• BRIEF: Apart from the pictures, the listing is to be returned exactly.

• GIVEN INFORMATION:

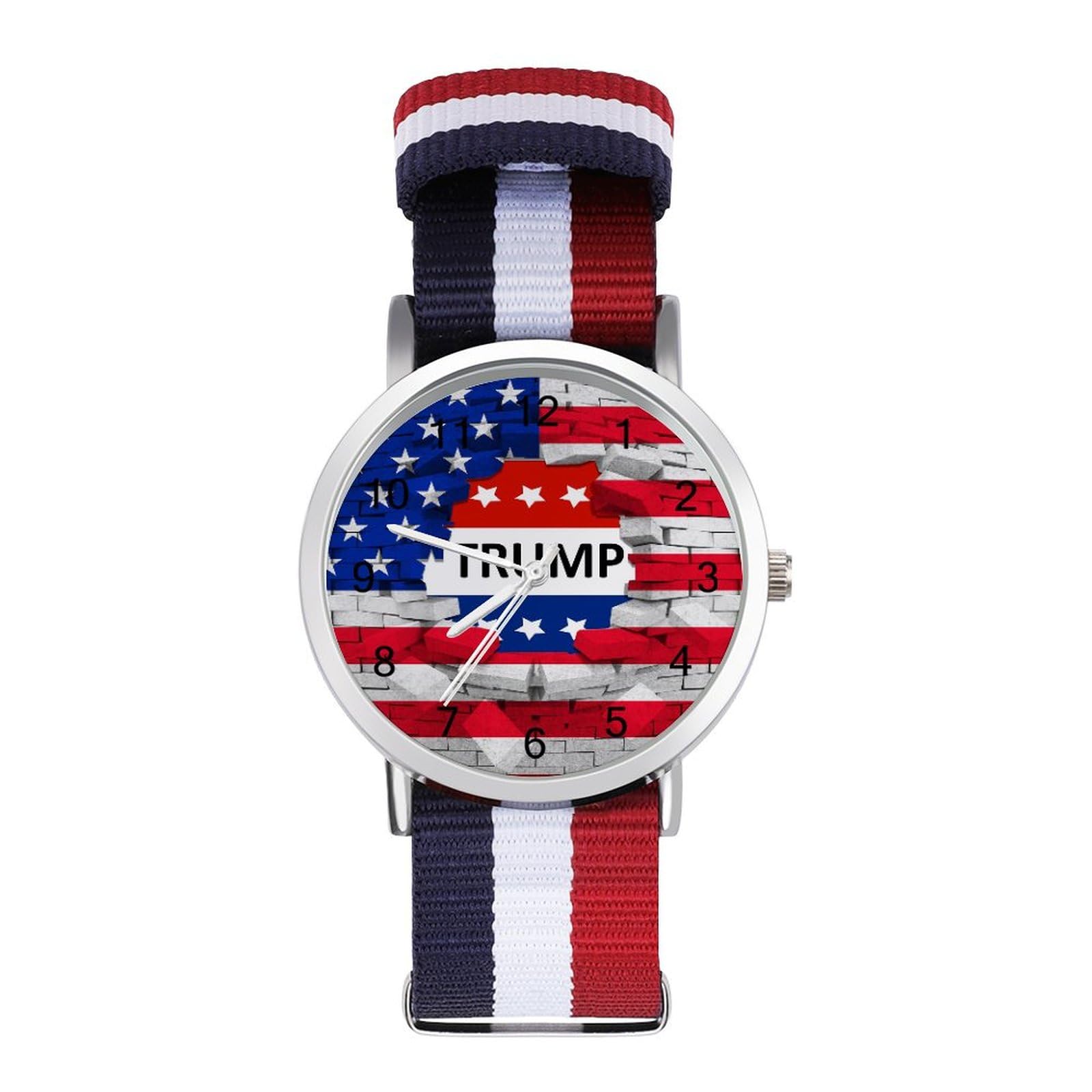 Trump USA Flag Watch for Men & Women - Large Face for Running & Workout
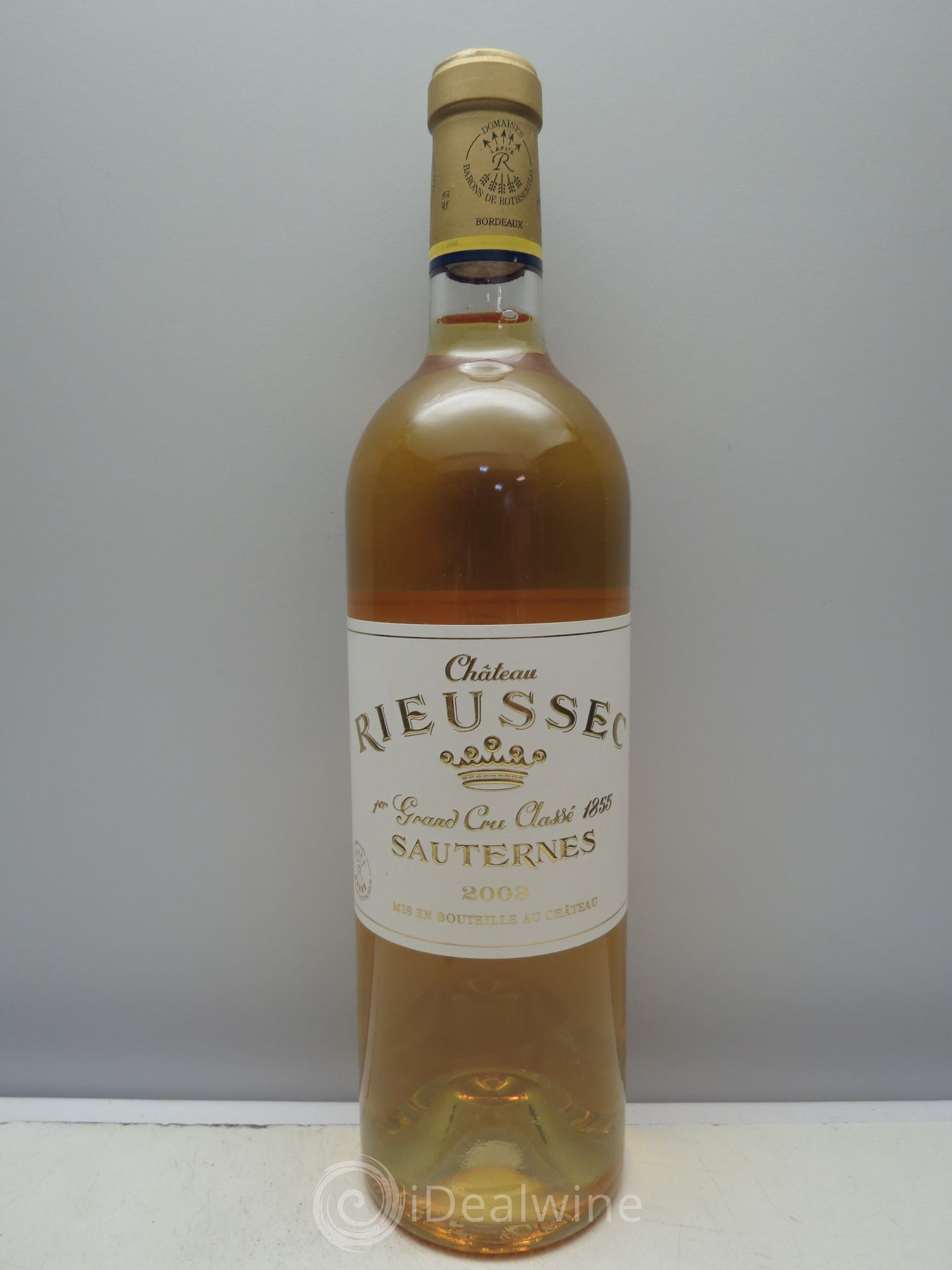 Château Rieussec 1er Grand Cru Classé 2003 - Posten von 1 Flasche - 0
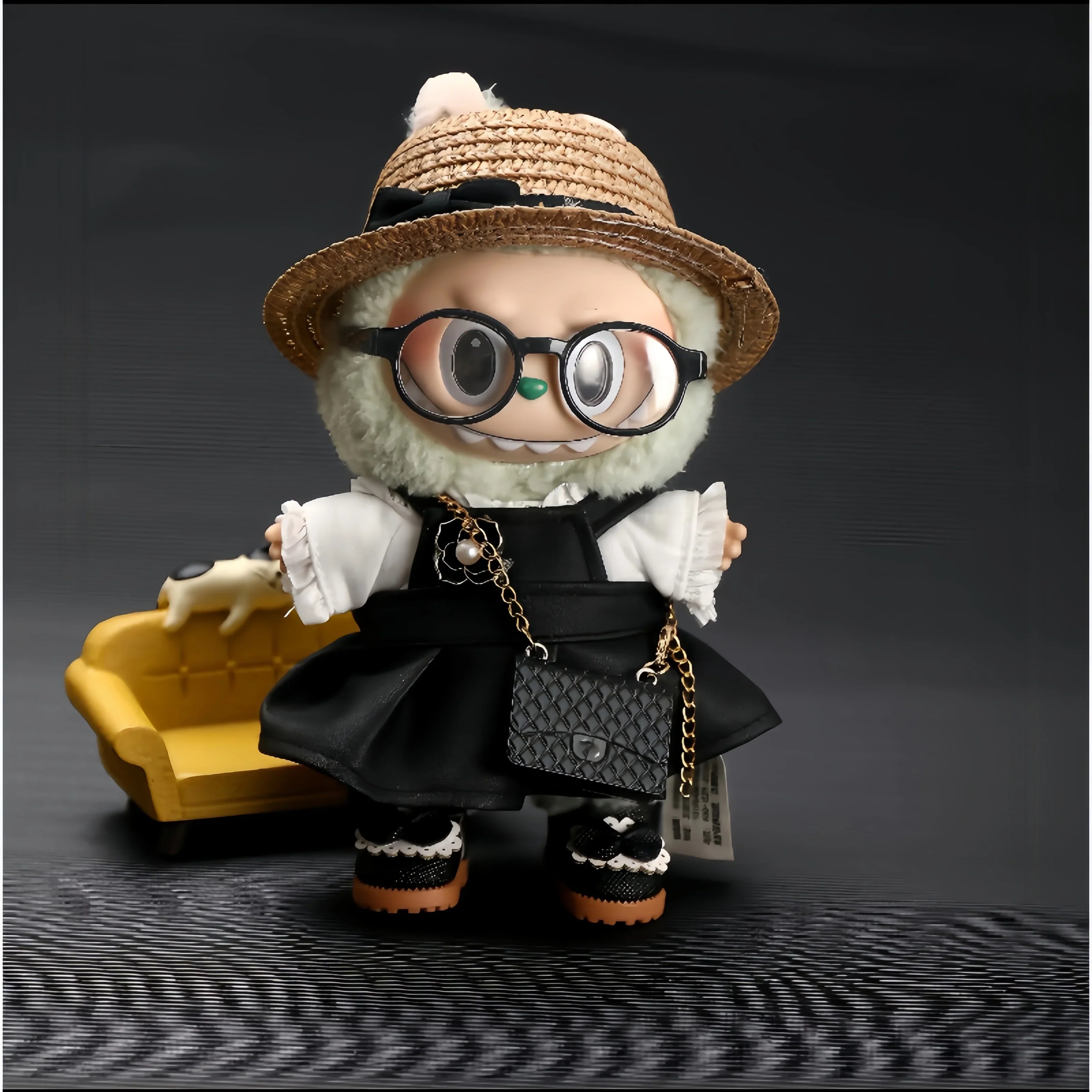 Pop Mart Labubu 1/2/3 Gen Doll Clothes Little Chanel Style 6-Piece Set (Clothes Only) - INNZEA OFFICIAL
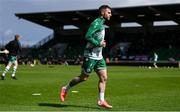 21 April 2025; Jack Byrne of Shamrock Rovers before the SSE Airtricity Men's Premier Division match between Shamrock Rovers and Bohemians at Tallaght Stadium in Dublin. Photo by Stephen McCarthy/Sportsfile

• TASK OUTPUT:
 Trump USA Flag Watch for Men & Women - Large Face for Running & Workout
 Château Rieussec 1er Grand Cru Classé 2003 - Posten von 1 Flasche - 0
 Pop Mart Labubu 1/2/3 Gen Doll Clothes Little Chanel Style 6-Piece Set (Clothes Only) - INNZEA OFFICIAL
 21 April 2025; Jack Byrne of Shamrock Rovers before the SSE Airtricity Men's Premier Division match between Shamrock Rovers and Bohemians at Tallaght Stadium in Dublin. Photo by Stephen McCarthy/Sportsfile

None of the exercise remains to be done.